When CVT is diagnosed, the immediate standard treatment includes administering intravenous or injectable anticoagulants, such as enoxaparin or heparin, to dissolve the clot and restore blood drainage. Later, oral anti-clotting medications are prescribed to prevent another clot from forming so there can be sustained, adequate blood flow through the veins. If a temporary factor (such as birth control pills or recent childbirth) is thought to have provoked the CVT, oral anti-clotting medications are commonly prescribed for several months. If the patient has a lifelong major medical condition that increases the risk of recurrent clots, anti-clotting medications are usually prescribed indefinitely.
Newer and more specific anti-clotting medications, called DOACs, have previously been compared to warfarin for treating several other conditions, including atrial fibrillation (a common arrhythmia that is a major risk factor for clot-caused strokes), and leg and lung clots. DOACs have been found to work just as well at preventing recurrent clots with a lower chance of the serious adverse effect of brain bleeding.

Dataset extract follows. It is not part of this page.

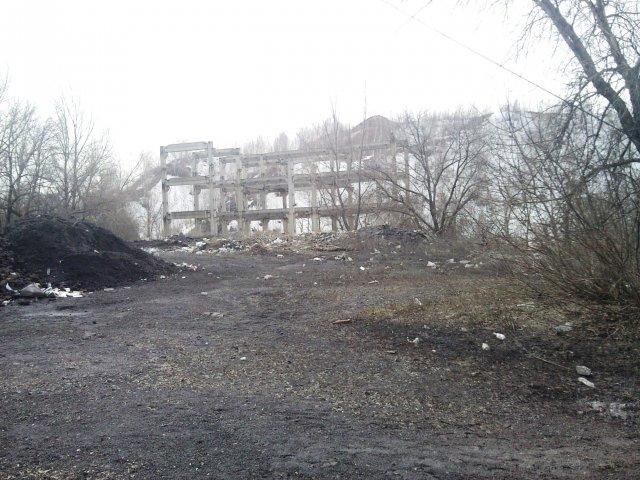 У террикона, в тумане - Посёлок шахты 3-БИС. Город Торез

After a small, randomized trial suggested that one DOAC called dabigatran may be as effective as warfarin after a CVT, the researchers conducted a multi-center review comparing six years of real-world experience using warfarin or any of the DOACs for patients with CVT.

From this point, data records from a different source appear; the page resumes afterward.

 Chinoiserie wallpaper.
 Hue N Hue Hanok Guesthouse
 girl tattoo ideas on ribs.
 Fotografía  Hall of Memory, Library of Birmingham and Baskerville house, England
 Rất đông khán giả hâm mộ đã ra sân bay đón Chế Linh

The researchers examined the medical records for 1,025 people treated for CVT between 2015 and 2020 at one of 27 centers in the United States, Europe and New Zealand. For the analysis, patients were excluded if they had cancer, an antiphospholipid antibody syndrome (an acquired condition that raises clotting risk) or were not prescribed oral anticoagulants.
Of the 845 participants in the final analysis (average age of 44.8 years; 64.7% women), 33% were prescribed a DOAC only; 51.8% were prescribed warfarin only; and 15.1% were prescribed both treatments, at different times.

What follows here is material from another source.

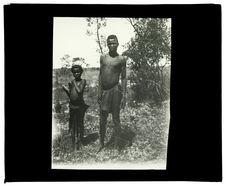Types de Mokomas, confluent Mosuma-Luanginga, 14 octobre 1913 [jeune homme et...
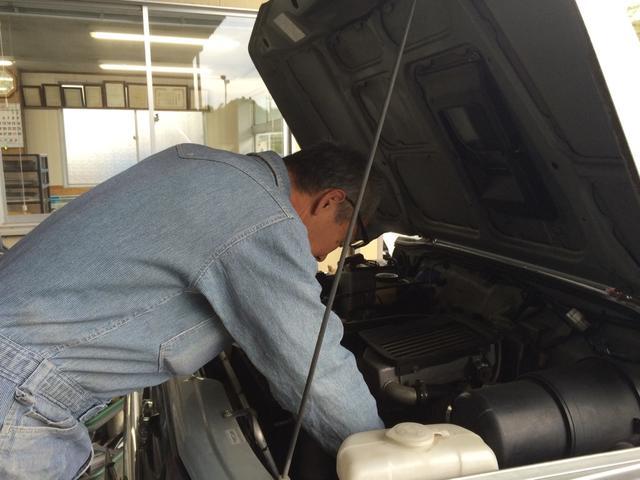 エンジンの整備もベテランメカニックが隅々まで行います!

During a median follow-up time of 345 days, the researchers calculated that, for every 100 patient-years, there were 5.68 recurrent venous blood clots, 3.77 major hemorrhages and 1.84 deaths. When compared to participants treated with warfarin, participants treated with DOACs had:
- a similar risk of recurrent vein clots and death, and
- a 65% lower risk of major bleeding anywhere in the body.
When examined separately, the occurrence of brain bleeds per 100 patient-years was much lower among the patients prescribed DOACs than those who were prescribed warfarin (1.52 vs. 3.51, respectively), while the occurrence of major bleeding outside the brain was similar (0.91 vs. 1.15, respectively).
Imaging of the areas involved in the CVT were compared between the two treatment types for 525 participants, which excluded those who had their blood clots surgically treated, those who had no follow-up imaging after starting on oral anticoagulant and those who already had adequate blood flow through their veins prior to starting on oral anticoagulants. The analysis found that among the participants prescribed DOACs:
- veins were completely open for 36.6% of participants, partially open for 48.2% and remained closed in 15.2%; and
- they were just as likely to have achieved partially or fully opened veins compared to the participants prescribed warfarin.
Results were adjusted for age, sex and relevant medical conditions.
"These findings using real-world data suggest that direct oral anticoagulants are equally as effective as warfarin in reducing the chance of recurrent blood clots and increasing the chance of recanalization (dissolving of the clot either completely or partially leading to opening of the vein), and they have a lower risk of major bleeding," said Yaghi, who is also co-director of the comprehensive stroke center at Rhode Island Hospital in Providence. "For treating CVT patients, both DOACS and warfarin are reasonable options, particularly since even with warfarin, the risk of bleeding is rather low."
The study's limitations include being a retrospective analysis, so the authors state that the findings should be interpreted with caution pending confirmation by large, ongoing, prospective or randomized studies.